### WRITTEN EXERCISE
Copy the lines of the material word for word, starting with the line that contains "Within the photo", and continue through the end of the material.

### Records
********************

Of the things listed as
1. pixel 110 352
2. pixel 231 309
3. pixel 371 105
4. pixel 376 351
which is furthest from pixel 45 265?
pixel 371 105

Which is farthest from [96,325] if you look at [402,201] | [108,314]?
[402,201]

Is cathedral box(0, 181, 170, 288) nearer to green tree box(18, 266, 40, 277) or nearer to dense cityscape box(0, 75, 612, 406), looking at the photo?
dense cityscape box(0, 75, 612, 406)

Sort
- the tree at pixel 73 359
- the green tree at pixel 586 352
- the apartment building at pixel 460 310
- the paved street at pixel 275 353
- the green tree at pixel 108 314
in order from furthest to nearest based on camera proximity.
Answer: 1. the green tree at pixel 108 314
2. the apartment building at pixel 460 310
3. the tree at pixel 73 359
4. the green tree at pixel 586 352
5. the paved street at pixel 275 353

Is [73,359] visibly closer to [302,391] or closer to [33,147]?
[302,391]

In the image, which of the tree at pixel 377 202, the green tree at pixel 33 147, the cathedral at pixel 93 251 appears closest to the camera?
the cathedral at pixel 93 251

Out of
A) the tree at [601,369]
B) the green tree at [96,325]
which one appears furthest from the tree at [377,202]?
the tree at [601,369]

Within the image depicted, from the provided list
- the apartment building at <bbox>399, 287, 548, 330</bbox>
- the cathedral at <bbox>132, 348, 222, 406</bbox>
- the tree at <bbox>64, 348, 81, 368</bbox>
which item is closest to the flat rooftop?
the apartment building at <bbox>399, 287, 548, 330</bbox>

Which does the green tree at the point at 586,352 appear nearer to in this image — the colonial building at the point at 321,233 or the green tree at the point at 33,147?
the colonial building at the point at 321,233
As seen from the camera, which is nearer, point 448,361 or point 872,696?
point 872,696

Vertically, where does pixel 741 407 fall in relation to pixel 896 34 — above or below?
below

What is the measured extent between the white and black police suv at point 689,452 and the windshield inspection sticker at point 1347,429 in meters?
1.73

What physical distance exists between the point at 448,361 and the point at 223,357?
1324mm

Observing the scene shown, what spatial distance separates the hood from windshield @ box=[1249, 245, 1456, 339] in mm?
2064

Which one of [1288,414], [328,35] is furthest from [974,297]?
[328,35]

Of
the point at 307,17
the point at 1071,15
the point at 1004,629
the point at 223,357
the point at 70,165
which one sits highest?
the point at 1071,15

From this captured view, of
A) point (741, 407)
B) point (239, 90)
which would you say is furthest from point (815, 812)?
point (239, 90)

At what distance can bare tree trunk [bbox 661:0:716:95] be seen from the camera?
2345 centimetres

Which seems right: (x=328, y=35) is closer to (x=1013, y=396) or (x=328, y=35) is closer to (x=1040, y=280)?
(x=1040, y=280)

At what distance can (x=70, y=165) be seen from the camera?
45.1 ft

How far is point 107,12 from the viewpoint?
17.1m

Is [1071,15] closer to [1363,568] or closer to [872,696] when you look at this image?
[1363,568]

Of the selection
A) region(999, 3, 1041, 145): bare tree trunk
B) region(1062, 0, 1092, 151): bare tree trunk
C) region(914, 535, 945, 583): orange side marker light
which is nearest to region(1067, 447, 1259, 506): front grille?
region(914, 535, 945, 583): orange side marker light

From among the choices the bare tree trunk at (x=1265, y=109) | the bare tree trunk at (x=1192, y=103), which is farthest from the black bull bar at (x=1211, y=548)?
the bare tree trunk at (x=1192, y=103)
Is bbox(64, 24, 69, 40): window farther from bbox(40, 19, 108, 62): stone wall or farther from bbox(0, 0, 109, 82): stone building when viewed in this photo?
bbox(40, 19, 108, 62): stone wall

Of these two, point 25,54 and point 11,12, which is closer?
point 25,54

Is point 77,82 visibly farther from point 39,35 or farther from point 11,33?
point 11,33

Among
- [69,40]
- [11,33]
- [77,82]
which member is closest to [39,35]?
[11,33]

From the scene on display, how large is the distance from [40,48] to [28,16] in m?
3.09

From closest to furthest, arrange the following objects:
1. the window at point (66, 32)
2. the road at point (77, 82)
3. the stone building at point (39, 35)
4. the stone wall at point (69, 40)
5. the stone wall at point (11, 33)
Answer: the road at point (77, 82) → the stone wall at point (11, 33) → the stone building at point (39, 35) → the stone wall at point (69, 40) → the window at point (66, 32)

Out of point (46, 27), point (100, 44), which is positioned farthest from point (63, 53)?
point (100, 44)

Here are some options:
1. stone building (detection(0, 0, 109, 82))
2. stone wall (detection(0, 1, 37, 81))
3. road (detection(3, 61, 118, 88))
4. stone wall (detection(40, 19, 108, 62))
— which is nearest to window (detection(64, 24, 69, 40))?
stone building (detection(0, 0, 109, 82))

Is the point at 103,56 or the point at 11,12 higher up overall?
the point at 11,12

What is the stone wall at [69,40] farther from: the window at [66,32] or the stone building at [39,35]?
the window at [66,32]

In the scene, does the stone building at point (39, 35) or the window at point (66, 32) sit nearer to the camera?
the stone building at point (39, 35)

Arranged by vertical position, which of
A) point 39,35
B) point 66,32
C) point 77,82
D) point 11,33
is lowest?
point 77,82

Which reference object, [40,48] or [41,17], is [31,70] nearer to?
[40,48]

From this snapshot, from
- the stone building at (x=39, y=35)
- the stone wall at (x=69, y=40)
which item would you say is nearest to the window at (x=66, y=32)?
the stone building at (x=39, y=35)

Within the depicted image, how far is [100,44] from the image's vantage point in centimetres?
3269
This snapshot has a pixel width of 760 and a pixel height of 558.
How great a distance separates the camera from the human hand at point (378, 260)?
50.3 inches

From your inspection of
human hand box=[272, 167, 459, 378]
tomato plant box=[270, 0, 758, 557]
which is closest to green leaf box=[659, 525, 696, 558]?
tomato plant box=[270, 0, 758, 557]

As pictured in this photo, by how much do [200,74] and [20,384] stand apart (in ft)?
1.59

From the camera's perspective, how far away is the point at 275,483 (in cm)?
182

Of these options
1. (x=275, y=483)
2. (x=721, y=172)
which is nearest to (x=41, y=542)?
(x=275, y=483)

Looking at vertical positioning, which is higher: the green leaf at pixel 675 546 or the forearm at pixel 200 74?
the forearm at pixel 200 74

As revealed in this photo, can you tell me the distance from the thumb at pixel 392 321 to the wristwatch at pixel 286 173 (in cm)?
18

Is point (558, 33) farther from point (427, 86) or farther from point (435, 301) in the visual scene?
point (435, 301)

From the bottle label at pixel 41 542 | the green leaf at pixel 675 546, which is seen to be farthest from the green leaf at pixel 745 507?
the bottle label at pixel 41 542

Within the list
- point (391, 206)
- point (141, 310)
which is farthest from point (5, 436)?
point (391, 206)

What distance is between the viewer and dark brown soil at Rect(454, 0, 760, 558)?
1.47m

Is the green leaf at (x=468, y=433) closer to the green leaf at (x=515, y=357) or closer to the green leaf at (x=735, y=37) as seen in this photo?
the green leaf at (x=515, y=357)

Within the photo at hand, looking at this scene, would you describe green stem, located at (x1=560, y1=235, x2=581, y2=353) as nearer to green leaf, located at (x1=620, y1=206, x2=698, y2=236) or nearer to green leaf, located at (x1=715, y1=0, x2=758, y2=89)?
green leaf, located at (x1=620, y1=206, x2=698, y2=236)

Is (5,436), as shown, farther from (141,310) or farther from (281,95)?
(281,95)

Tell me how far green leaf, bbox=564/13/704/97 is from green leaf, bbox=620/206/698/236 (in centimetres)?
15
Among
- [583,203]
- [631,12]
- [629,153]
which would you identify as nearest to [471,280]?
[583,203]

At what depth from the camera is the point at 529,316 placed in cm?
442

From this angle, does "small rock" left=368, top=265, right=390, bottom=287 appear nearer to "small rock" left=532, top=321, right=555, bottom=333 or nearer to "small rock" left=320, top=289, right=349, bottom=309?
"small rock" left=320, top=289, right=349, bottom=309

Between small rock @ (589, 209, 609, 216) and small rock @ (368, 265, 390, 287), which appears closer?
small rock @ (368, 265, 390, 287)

********************

### EXERCISE OUTPUT
Within the photo at hand, looking at this scene, would you describe green stem, located at (x1=560, y1=235, x2=581, y2=353) as nearer to green leaf, located at (x1=620, y1=206, x2=698, y2=236) or nearer to green leaf, located at (x1=715, y1=0, x2=758, y2=89)?
green leaf, located at (x1=620, y1=206, x2=698, y2=236)

Is (5,436), as shown, farther from (141,310) or farther from (281,95)?
(281,95)

Tell me how far green leaf, bbox=564/13/704/97 is from green leaf, bbox=620/206/698/236 (in centimetres)?
15
Among
- [583,203]
- [631,12]
- [629,153]
which would you identify as nearest to [471,280]?
[583,203]

At what depth from the camera is the point at 529,316 placed in cm?
442

From this angle, does "small rock" left=368, top=265, right=390, bottom=287 appear nearer to "small rock" left=532, top=321, right=555, bottom=333 or nearer to "small rock" left=320, top=289, right=349, bottom=309?
"small rock" left=320, top=289, right=349, bottom=309

Between small rock @ (589, 209, 609, 216) and small rock @ (368, 265, 390, 287), which appears closer?
small rock @ (368, 265, 390, 287)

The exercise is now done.